This document contains my comments regarding WAI’s main publication, the Web Content Accessibility Guidelines 2.0 (WCAG 2).
Every attempt has been made to make WCAG 2.0 and the related documents listed above as readable and usable as possible while retaining the accuracy and clarity needed in a technical specification. Sometimes technical terms are needed for clarity or testability.
In fact, at 72 pages and 20,800 words, the WCAG 2 main document is half a book’s length and is studded with jargon. Informed people with no disability whatsoever will find it hard to understand. The Working Group has failed to deliver a standards document that can be understood unto itself without reference to two other documents (notably the Understanding document, at twice the length of the actual WCAG 2).
The primary natural language or languages of the Web unit can be programmatically determined.
lang="mul". Support for that code will be rather questionable in real-world devices, and its existence came as a surprise even to Richard Ishida of the W3C, who wrote a Xerox paper that mentioned it.
The WCAG 2 main document contains a glossary that actually builds on other authorities and glossaries. The Working Group appears to have given up its arrogant and ignorant assumption that only it may write definitions for terminology.
Nonetheless, there are some anomalies:
- audio description
- narration added to the soundtrack to describe important visual details that cannot be understood from the main soundtrack alone. [...] Audio descriptions of video provide information about actions, characters, scene changes, and on-screen text. [...] In standard audio description, narration is added during existing pauses in dialogue.
- captions
- text presented and synchronized with multimedia to provide not only the speech, but also sound effects and sometimes speaker identification
The term they’re looking for here is “non-speech information, including meaningful sound effects and identification of speakers” (the latter a slightly different sense than “speaker identification,” which seems to require explicitly naming the speaker).
Note: In some countries, the term “subtitle” is used to refer to dialogue only and “captions” is used as the term for dialogue plus sounds and speaker identification. In other countries, subtitle (or its translation) is used to refer to both.
Those other countries are wrong. Captioning is captioning and subtitling is subtitling. WCAG 2 should not muddy the waters by giving any credibility to errors of nomenclature in other English dialects.
- label
- text, image, or sound that is presented to a user to identify a component within Web content
Apparently it’s possible to label something solely with a sound. Doesn’t a sound, like an image, then require a text equivalent? Don’t you always end up with text?

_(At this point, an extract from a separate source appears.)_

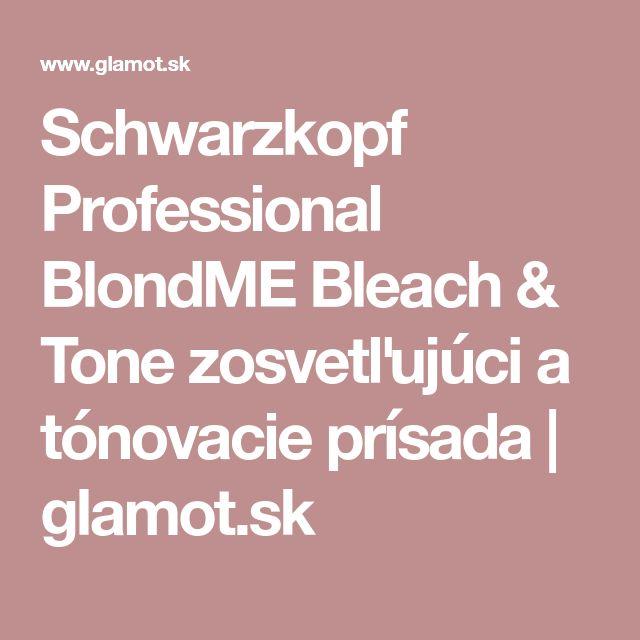 Schwarzkopf Professional BlondME Bleach & Tone zosvetľujúci a tónovacie prísada | glamot.sk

And doesn’t this ban the use of video or multimedia as a label? I’m not proposing such a thing, but it seems no less palatable than using an image or a sound as a label.
- sign-language interpretation
- translation of spoken words and other audible information into a language that uses a simultaneous combination of handshapes, facial expressions, and orientation and movement of the hands, arms, or body to convey meaning
One may translate only spoken words? Under WCAG, it becomes illegal to translate from one sign language to another. It also becomes illegal to do what Canada’s Copyright Act permits – translate a written work into sign language.
- text
- sequence of characters[.] Note: Characters are those included in the Unicode/ISO/IEC 106464 repertoire.
One may use only characters in Unicode. Given that several scripts are unencoded in Unicode, this may present a problem. Some East Asian languages are more robustly published with legacy encodings even if that is “improper.”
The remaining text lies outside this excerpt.